Instagram -->

13 November, 2012

Ters-evcilleştirme

     Geçenlerde visual stimuli topladığım sitelerden birinde görmüştüm o büyük cümleyi: 

"You are eternally responsbile for what you tame." (Evcilleştirdiğin şey için sonsuza dek sorumlusundur.)


     Aklıma ilk gelen, kediler, köpekler, aslanlar, kuşlar değil çocuklar oldu. Doğdukları günden itibaren sıkı bir evcilleştirilme politikasına maruz kalan bu küçük insanlardan sonsuza kadar sorumlu olan, hatta bundan haz duyan ebeveyinleri düşündüm. Görevlerinin kucaklarına düşen bu minik insanları evcilleştirmek olduğunu zanneden anne babalar. 


    Gerek yaptırım gerekse koşullandırma ile evcilleşişimizi hatılardım. Defalarca tekrarlanan "çıplak ayak dolaşma, hasta olacaksın"lardan tutun, "tabağındaki bütün yemekler bitmeden tatlı yok"lara kadar hatırlamaya başladım kendi evcilleştirilme sürecemi. Sonra da bütün öğrendiklerimi unutmaya niyetlendim. Kendimi, kendim evcilleştirmeye karar verdim. Kendi hakikatlerimi kendim yaratmayı hayal ettim.


     Çok da zor birşeymiş bu ya. Ashtanga hocalarımda Nicolaj söylediğinde inanmak istememiştim: "Birşeyi öğrenmek 100, öğrendigin bir şeyi ters-öğrenmek 1000 tekrar gerektirir." diye. Meğersem yumuşatarak söylermiş gerçekleri. 1000 değil bazen 10000 tekrar gerekirmiş bazı şeyleri ters-öğrenmek için. Mesela "insanın para kazanması için çok çalışması lazım." 



    Ve gerçek 'büyümek' şimdi başladı.



     İnsanın kendi sorumluluğunu almasıymış büyümesi. Anneyi, babayı, toplumu, havayı, suyu, uçan kuşu, yürüyen böceği suçlamak yerine, kendinde bulmasıymış hatayı. Ters-evcilleştirmesiymiş bireyin kendisini. Kendi kendinin elinden tutup, doğduğundan bu yana tüm öğretinlenleri unutup, 'kendi'ni öğrenmeye adım atmasıymış büyümek. Çıplak ayak dolaşınca hasta olunmazmış, para cok kolay kazanılırmış. 

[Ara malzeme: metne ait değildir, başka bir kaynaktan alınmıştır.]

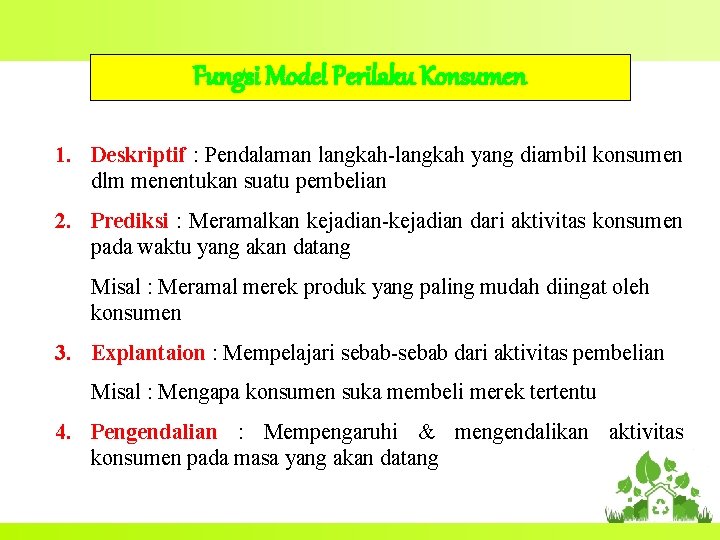 Fungsi Model Perilaku Konsumen

1. Deskriptif : Pendalaman langkah-langkah yang diambil konsumen dlm menentukan suatu pembelian

2. Prediksi : Meramalkan kejadian-kejadian dari aktivitas konsumen pada waktu yang akan datang

Misal : Meramal merek produk yang paling mudah diingat oleh konsumen

3. Explantaion : Mempelajari sebab-sebab dari aktivitas pembelian

Misal : Mengapa konsumen suka membeli merek tertentu

4. Pengendalian : Mempengaruhi & mengendalikan aktivitas konsumen pada masa yang akan datang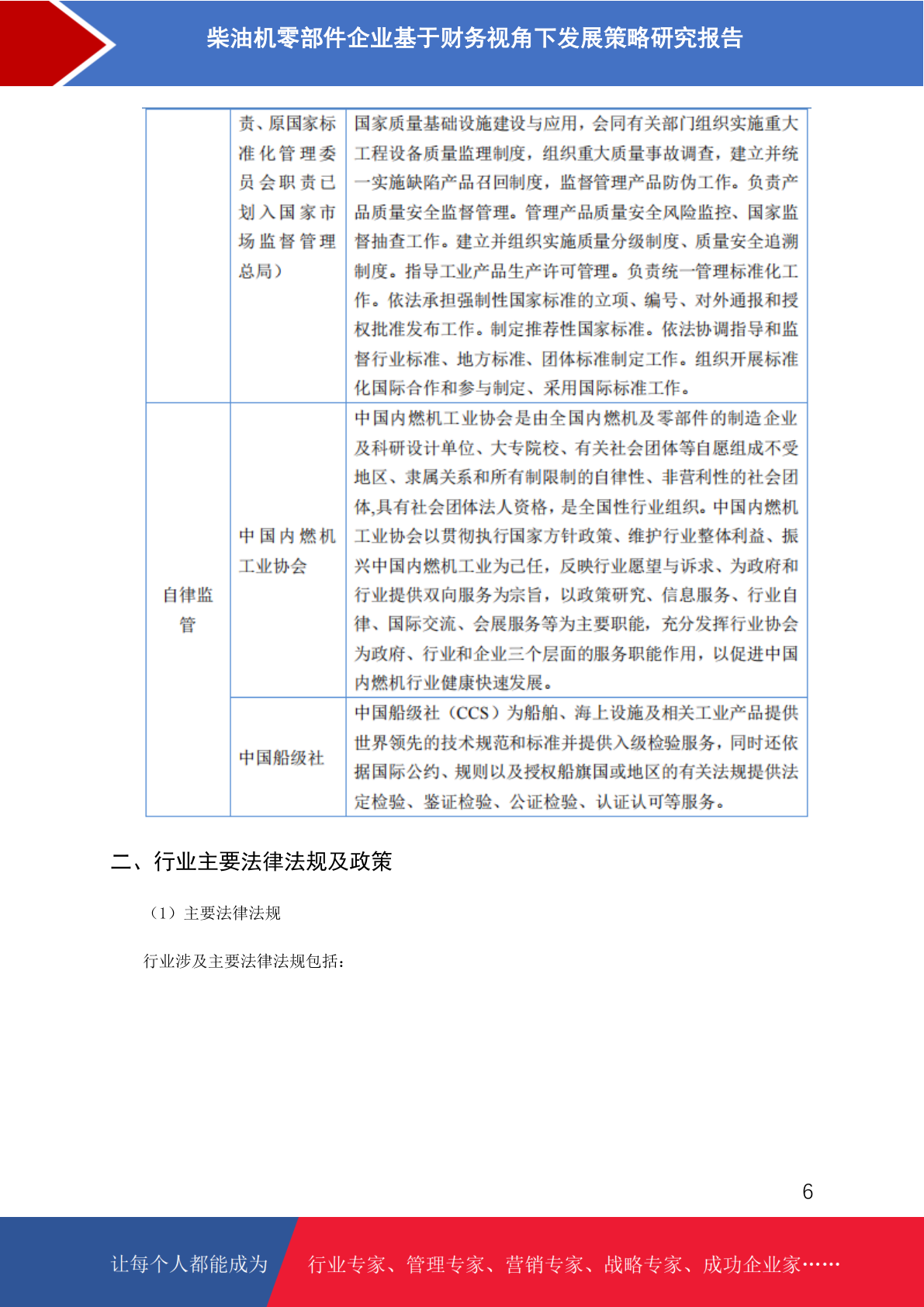 柴油机零部件企业基于财务视角下发展策略研究报告

|  |  |  |
|---|---|---|
|  | 责、原国家标准化管理委员会职责已划入国家市场监督管理总局） | 国家质量基础设施建设与应用，会同有关部门组织实施重大工程设备质量监理制度，组织重大质量事故调查，建立并统一实施缺陷产品召回制度，监督管理产品防伪工作。负责产品质量安全监督管理。管理产品质量安全风险监控、国家监督抽查工作。建立并组织实施质量分级制度、质量安全追溯制度。指导工业产品生产许可管理。负责统一管理标准化工作。依法承担强制性国家标准的立项、编号、对外通报和授权批准发布工作。制定推荐性国家标准。依法协调指导和监督行业标准、地方标准、团体标准制定工作。组织开展标准化国际合作和参与制定、采用国际标准工作。 |
| 自律监管 | 中国内燃机工业协会 | 中国内燃机工业协会是由全国内燃机及零部件的制造企业及科研设计单位、大专院校、有关社会团体等自愿组成不受地区、隶属关系和所有制限制的自律性、非营利性的社会团体,具有社会团体法人资格，是全国性行业组织。中国内燃机工业协会以贯彻执行国家方针政策、维护行业整体利益、振兴中国内燃机工业为己任，反映行业愿望与诉求、为政府和行业提供双向服务为宗旨，以政策研究、信息服务、行业自律、国际交流、会展服务等为主要职能，充分发挥行业协会为政府、行业和企业三个层面的服务职能作用，以促进中国内燃机行业健康快速发展。 |
|  | 中国船级社 | 中国船级社（CCS）为船舶、海上设施及相关工业产品提供世界领先的技术规范和标准并提供入级检验服务，同时还依据国际公约、规则以及授权船旗国或地区的有关法规提供法定检验、鉴证检验、公证检验、认证认可等服务。 |

二、行业主要法律法规及政策

（1）主要法律法规

行业涉及主要法律法规包括：

6

让每个人都能成为 行业专家、管理专家、营销专家、战略专家、成功企业家……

     İnsanın sadece kendine güvenmeye başlamasıymış asıl büyümek. Her kararın sonucunu, iyi ya da kötü, sevgiyle kucaklamasıymış. Ne de olsa karar benden çıktı. Daha yeni öğreniyor ablası, daha ilk adımlar bunlar. Sık sık kaybolup, anne baba diye ağlayası gelse de, kendini kucaklamasıymış insanin büyümesi. Zor bir şeymis.


     Büyümekten artık korkmuyorum. Nitekim büyümek, saçma sapan sorumluluklar alıp onların üstesinden gelmek değilmiş. Kariyer yapmak, aile kurmak, çocuk büyütmek değilmiş.


     Hergün kendi küçük elimi tutarak başlıyorum güne. Hadi bakalım Meyhayat, gel bir de bu yoldan yürüyelim. Çıplak ayak yürüyelim. Bakalım hasta olacağımıza hala inanıyor muyuz? Unutmaya başlayalım ki kendimizi hatırlayabilelim. 


    Kadehimi kendini hatırlamaya çıkanlara kaldırıyorum. Umarım yollarımız kesişir birgün. Nitekim sizin yolunuzu da cok merak ediyorum.